[[ Data for the task, beginning ]]

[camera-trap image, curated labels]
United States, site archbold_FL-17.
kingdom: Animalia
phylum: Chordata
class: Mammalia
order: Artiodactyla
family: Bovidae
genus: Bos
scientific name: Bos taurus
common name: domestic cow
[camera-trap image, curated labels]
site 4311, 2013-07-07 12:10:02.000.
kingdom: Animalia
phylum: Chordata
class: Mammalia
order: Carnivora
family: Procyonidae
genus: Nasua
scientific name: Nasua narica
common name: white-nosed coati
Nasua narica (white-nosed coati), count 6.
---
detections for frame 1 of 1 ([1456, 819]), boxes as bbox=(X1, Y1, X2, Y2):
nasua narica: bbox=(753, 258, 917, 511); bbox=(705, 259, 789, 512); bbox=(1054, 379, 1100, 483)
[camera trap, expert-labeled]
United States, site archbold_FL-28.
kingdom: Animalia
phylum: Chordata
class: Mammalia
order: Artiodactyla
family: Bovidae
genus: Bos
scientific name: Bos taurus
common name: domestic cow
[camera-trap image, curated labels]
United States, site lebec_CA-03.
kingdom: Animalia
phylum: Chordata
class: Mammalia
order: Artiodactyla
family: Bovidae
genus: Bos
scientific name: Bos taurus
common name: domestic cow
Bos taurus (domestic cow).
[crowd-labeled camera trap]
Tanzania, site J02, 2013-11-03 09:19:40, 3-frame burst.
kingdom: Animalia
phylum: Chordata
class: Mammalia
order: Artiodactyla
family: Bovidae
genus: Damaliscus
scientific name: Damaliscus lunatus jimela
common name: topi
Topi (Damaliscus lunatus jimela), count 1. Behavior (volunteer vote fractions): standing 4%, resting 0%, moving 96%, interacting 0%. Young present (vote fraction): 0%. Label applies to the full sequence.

[[ Data for the task, end ]]

- Required action -
The records above are to be reproduced exactly, with nothing left out.

- Exercise solution -
[camera-trap image, curated labels]
United States, site archbold_FL-17.
kingdom: Animalia
phylum: Chordata
class: Mammalia
order: Artiodactyla
family: Bovidae
genus: Bos
scientific name: Bos taurus
common name: domestic cow
[camera-trap image, curated labels]
site 4311, 2013-07-07 12:10:02.000.
kingdom: Animalia
phylum: Chordata
class: Mammalia
order: Carnivora
family: Procyonidae
genus: Nasua
scientific name: Nasua narica
common name: white-nosed coati
Nasua narica (white-nosed coati), count 6.
---
detections for frame 1 of 1 ([1456, 819]), boxes as bbox=(X1, Y1, X2, Y2):
nasua narica: bbox=(753, 258, 917, 511); bbox=(705, 259, 789, 512); bbox=(1054, 379, 1100, 483)
[camera trap, expert-labeled]
United States, site archbold_FL-28.
kingdom: Animalia
phylum: Chordata
class: Mammalia
order: Artiodactyla
family: Bovidae
genus: Bos
scientific name: Bos taurus
common name: domestic cow
[camera-trap image, curated labels]
United States, site lebec_CA-03.
kingdom: Animalia
phylum: Chordata
class: Mammalia
order: Artiodactyla
family: Bovidae
genus: Bos
scientific name: Bos taurus
common name: domestic cow
Bos taurus (domestic cow).
[crowd-labeled camera trap]
Tanzania, site J02, 2013-11-03 09:19:40, 3-frame burst.
kingdom: Animalia
phylum: Chordata
class: Mammalia
order: Artiodactyla
family: Bovidae
genus: Damaliscus
scientific name: Damaliscus lunatus jimela
common name: topi
Topi (Damaliscus lunatus jimela), count 1. Behavior (volunteer vote fractions): standing 4%, resting 0%, moving 96%, interacting 0%. Young present (vote fraction): 0%. Label applies to the full sequence.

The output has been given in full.